Ernst Didring was a proponent of naturalism.

His main series and best known book is the novel trilogy Malm ('iron ore') which was published between 1914 and 1925. It describes life in the north of Sweden at the beginning of the 20th century.
1. Pioneers: a detailed description of the construction of the railway from Kiruna to Narvik.
2. The Mountain's Song: portrays work in the mining company.
3. Speculators: the last part describes shareholders of the iron companies in Stockholm – the ups and downs before World War I.

Some of his other novels are also important in the history of Swedish literature:
1. Grålöga—Trilogin: former life in the Stockholm archipelago (1925–27);
2. Världsspindeln: 'The World's Spider' (circa 1925);
3. Det mörkblå frimärket: 'The Dark Blue Stamp' (1932).

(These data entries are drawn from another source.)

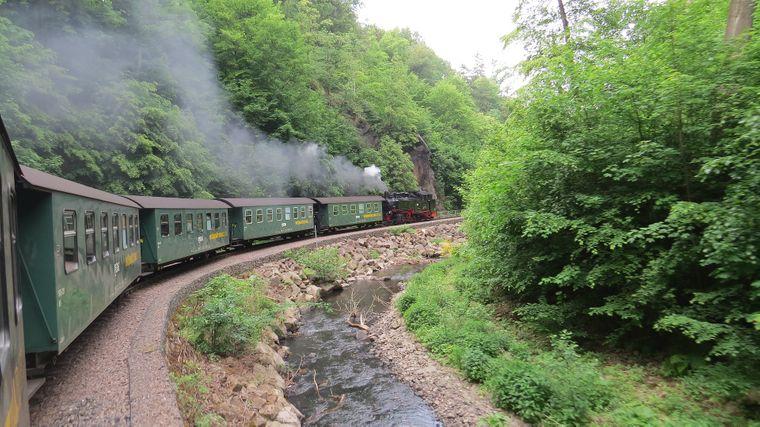 Auf Deutschlands dienstältester Schmalspurbahn geht es seit 130 Jahren mit Dampf durch das malerische Weißeritztal.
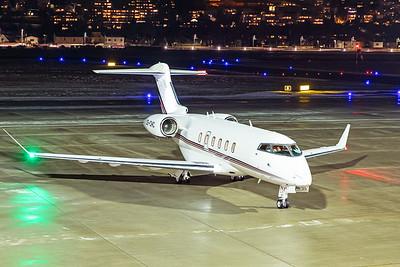 Netjets Europe Bombardier BD-100-1A10 Challenger 350 CS-CHC 12-13-19 2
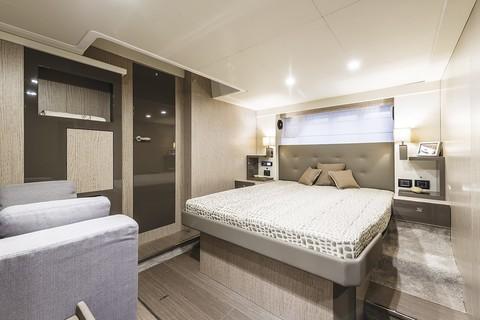 Cranchi E56F Evoluzione - Master cabin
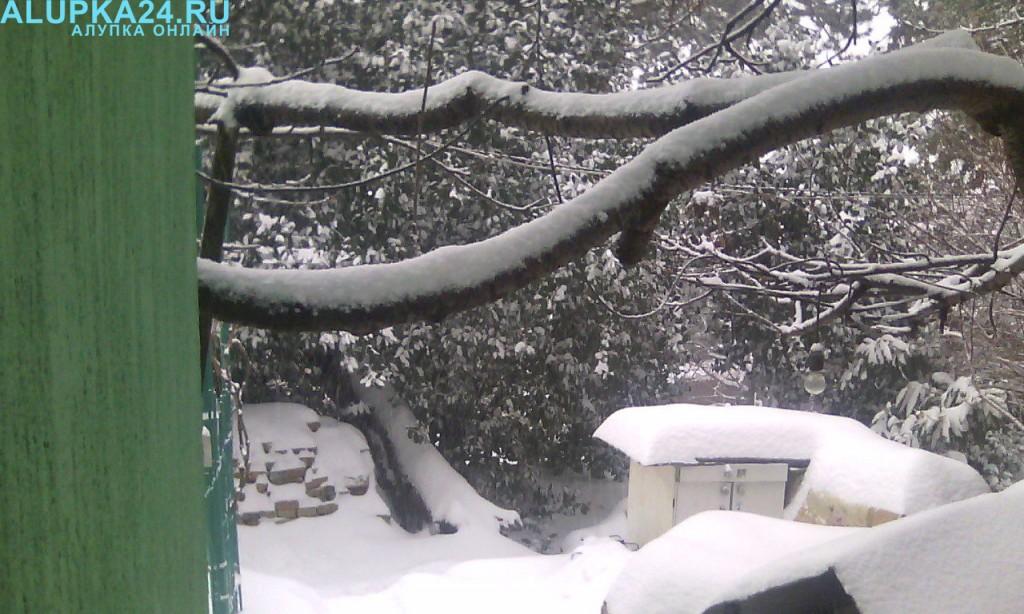 Алупкинский двор в снегу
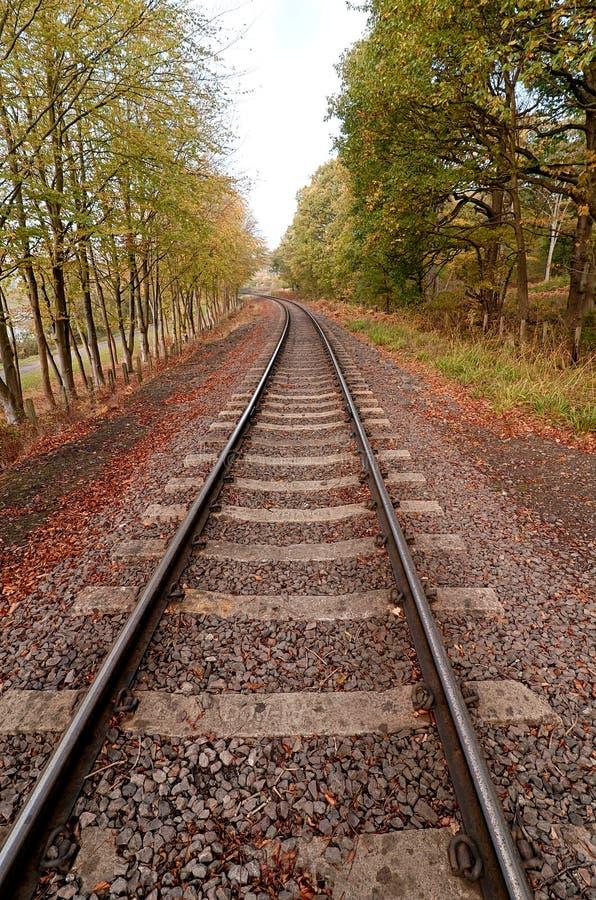 Pista ferroviaria (HDR) fotos de archivo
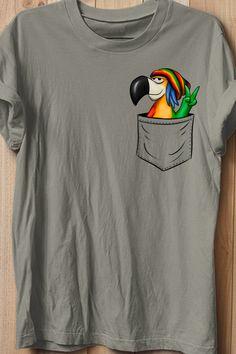 Das Design zeigt einen gechillten Rastafari Regae Papagei in der Tasche, dein absolutes Lieblingstier schaut aus einer fake Brusttasche heraus - sozusagen ein Taschen-Papagei HINWEIS: die Tasche ist aufgedruckt, nicht echt! Tiere in der Tasche! Eine lustige Geschenk Idee für jeden Reggae-Liebhaber, Rastafari-Fan-Art! Der funky Papagei steht für Werte wie Frieden, Liebe, Vielfalt, Gleichberechtigung, Toleranz und Freiheit - und natürlich absolute Coolness! Fabric Paint Shirt, T Shirt Painting, Couple Shirts, Boys Shirts, Tee Shirts, Reggae Rasta, Creative T Shirt Design, Painted Denim Jacket, Tee Shirt Designs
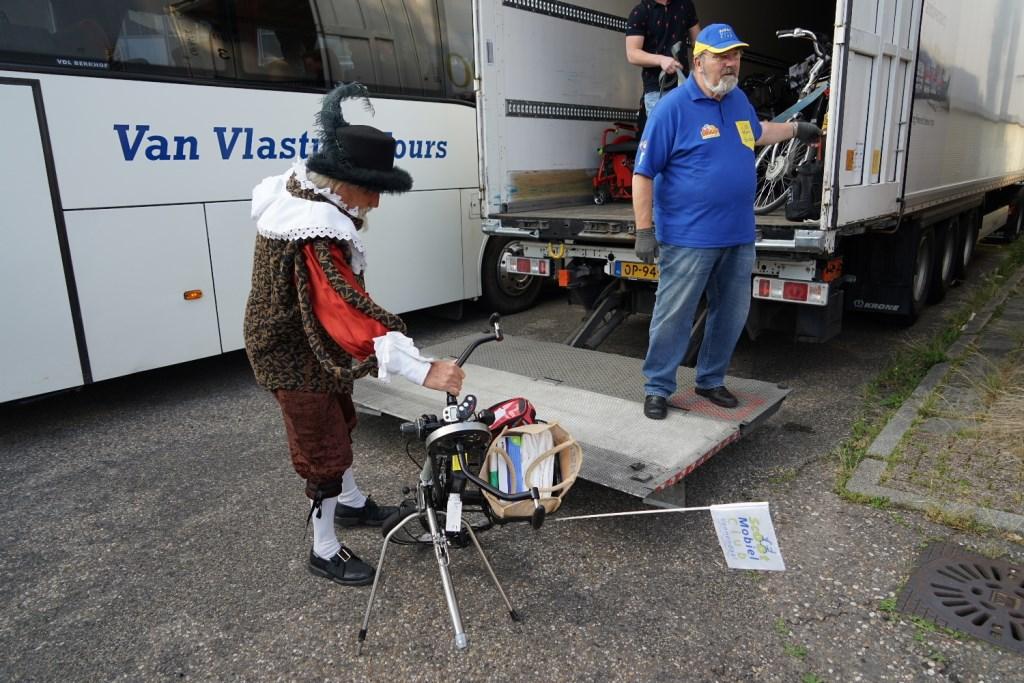 """Gilbert laadt een """"wonderlijk"""" wiel in de vrachtruimte Foto: P.v.d.Rovaart © Persgroep"""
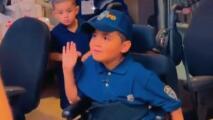 Sueño cumplido: niño de 7 años es nombrado Oficial Honorario por la Policía de Nueva York
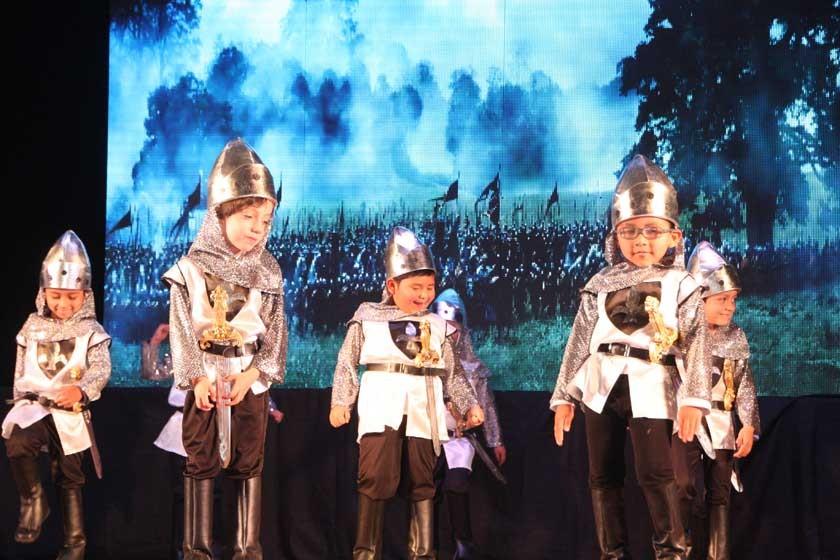 Los soldados en batalla.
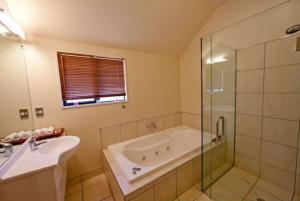 Motutapu Bathroom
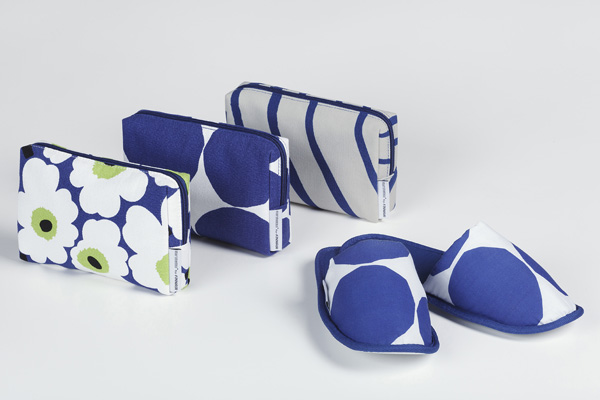 Finnair Marrimekko Business Class amenity kit with slippers (Finnair)(LRW)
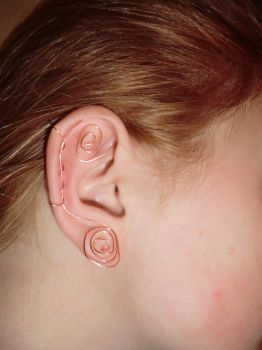 Copper earring by TheZomgKitty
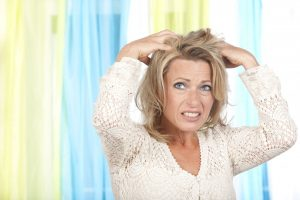 Kopfschuppen – Konkrete Hilfe, wenn es rieselt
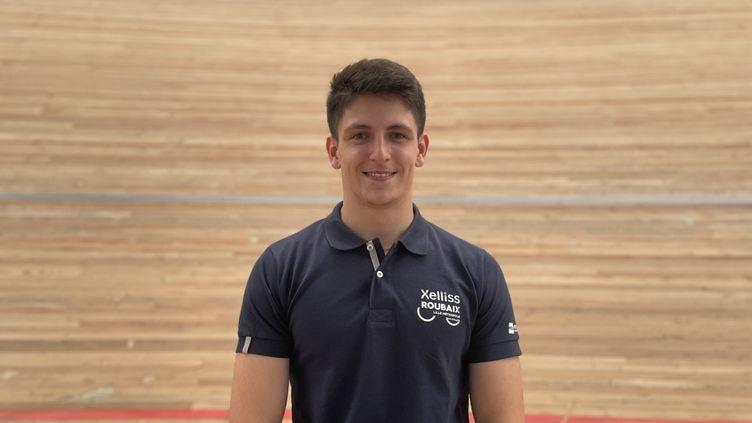 Théo Bracke, double champion de France de cyclisme sur piste, au vélodrome JeanStablinski de Roubaix. (MANON MELLA / FRANCEINFO)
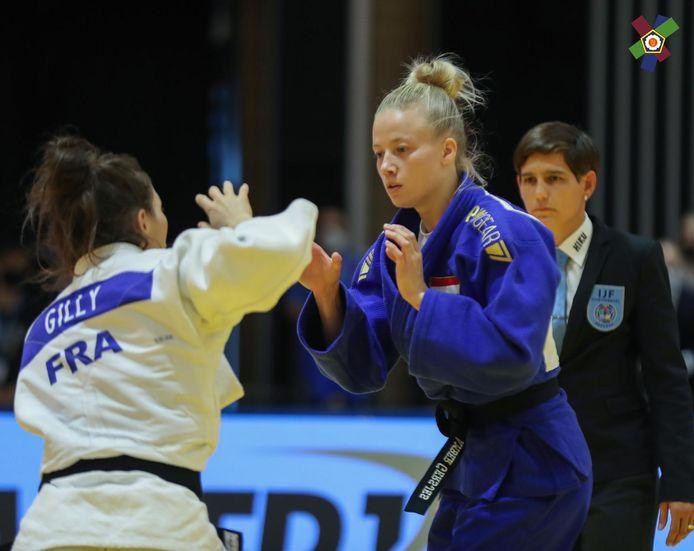 Amber Gersjes (rechts) in de finale in actie tegen Marine Gilly uit Frankrijk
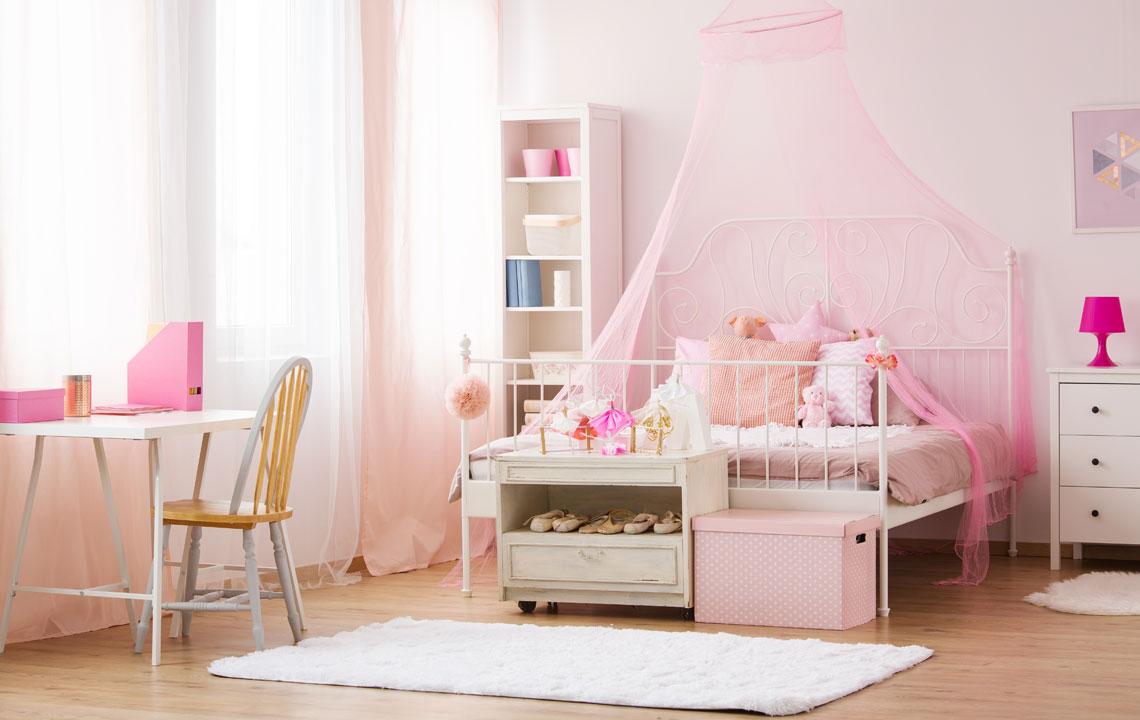 Планировка детской с кованой мебелью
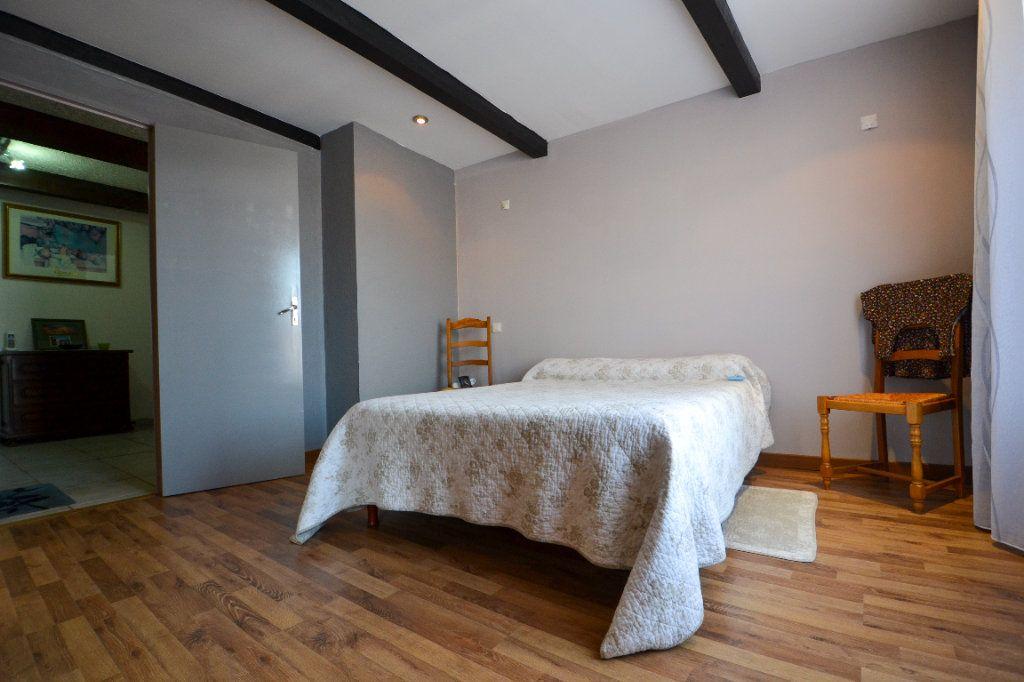 Maison à vendre 5 147m2 à Roquemaure vignette-6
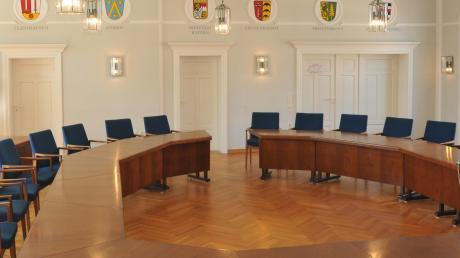 Wer übernimmt im Rathaus Dinkelscherben den Vorsitz? Ulrich Fahrner und Edgar Kalb treten am Sonntag zur Stichwahl an.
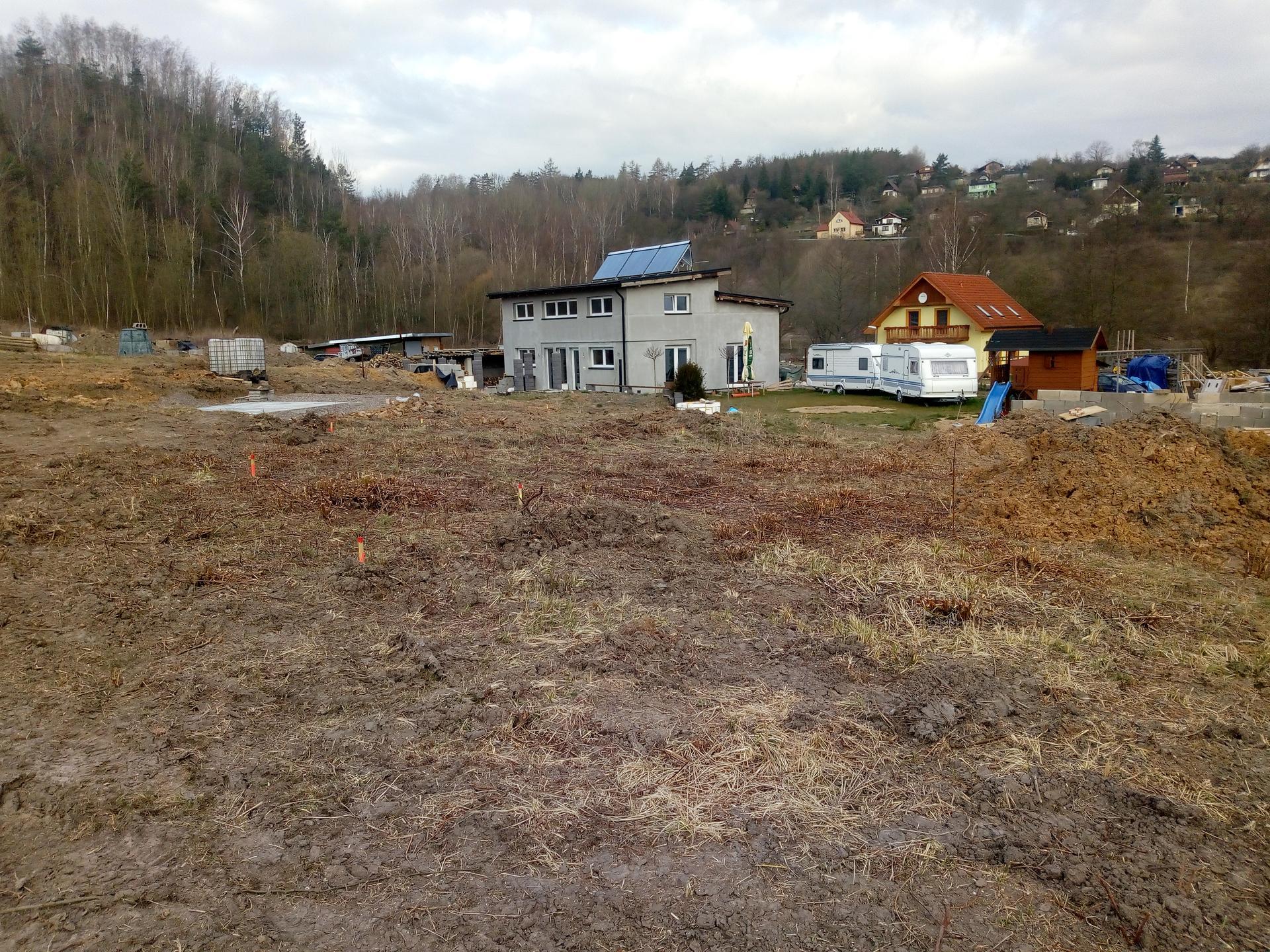 Příprava pozemku, bednění, základy, opěrka, bouda, plot - Obrázek č. 42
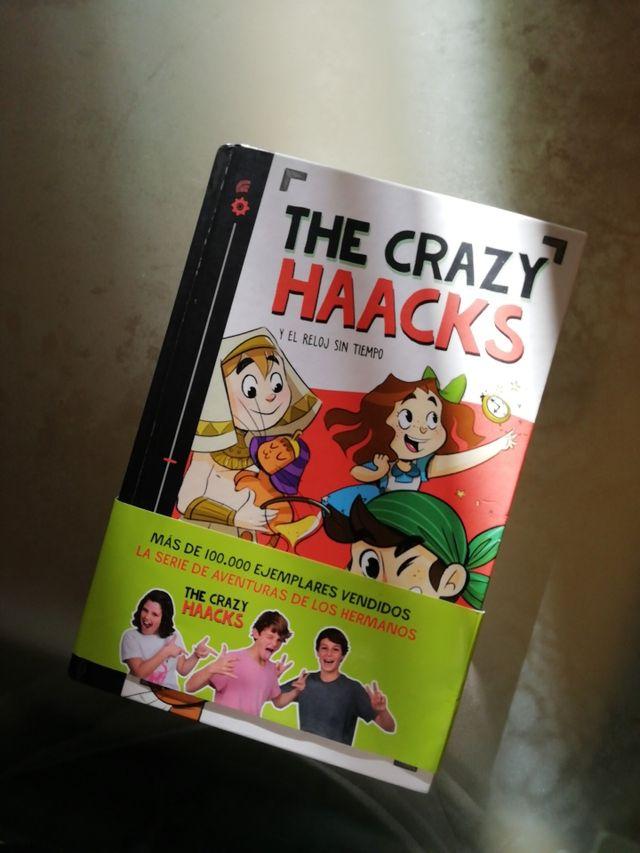 """Libro the crazy haacks """"el reloj sin tiempo"""""""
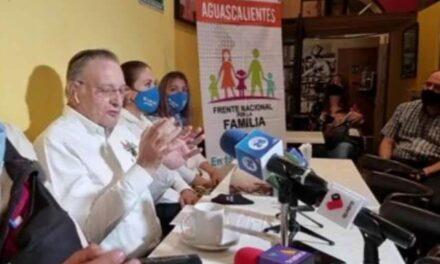 ¡Lo que se tiene entre las piernas no es determinante para entrar en política: Carlos García Villanueva!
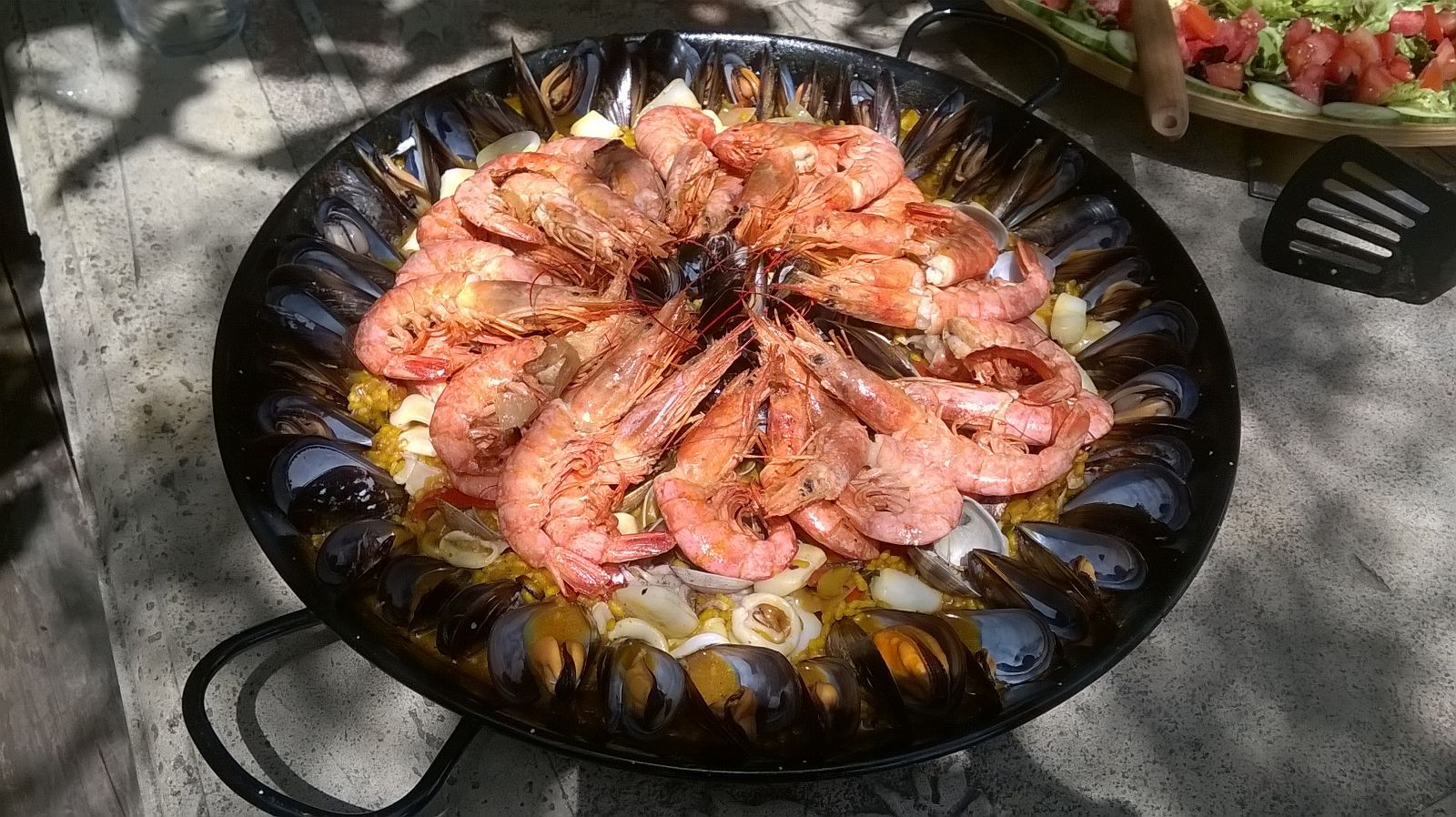 Sea food paella take away or delivery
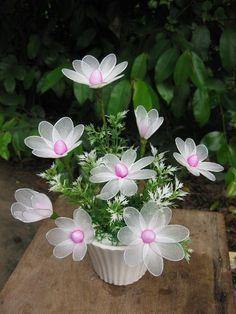 Arranjos de flores com meia de seda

They paint a comprehensive picture of life in Swedish society around 1900 which is relevant even today. Often there were only several months between the publication of the original book and translation to other European languages. His work was especially well-recognized in Germany. Didring also wrote some theater plays which were well known in Stockholm in his time.

Many of his books can still be bought in second-hand bookshops or loaned from Swedish or German libraries.
There are also some unabridged audiobooks available from the Swedish Agency for Accessible Media's digital library Legimus.